(Dataset entries)
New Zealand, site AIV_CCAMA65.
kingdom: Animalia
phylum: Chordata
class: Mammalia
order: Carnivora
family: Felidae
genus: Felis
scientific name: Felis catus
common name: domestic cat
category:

### Problem to work on
Beginning with the line that contains "phylum: Chordata", each line of the records above through the last one must be printed word for word.

### Response to the task
phylum: Chordata
class: Mammalia
order: Carnivora
family: Felidae
genus: Felis
scientific name: Felis catus
common name: domestic cat
category:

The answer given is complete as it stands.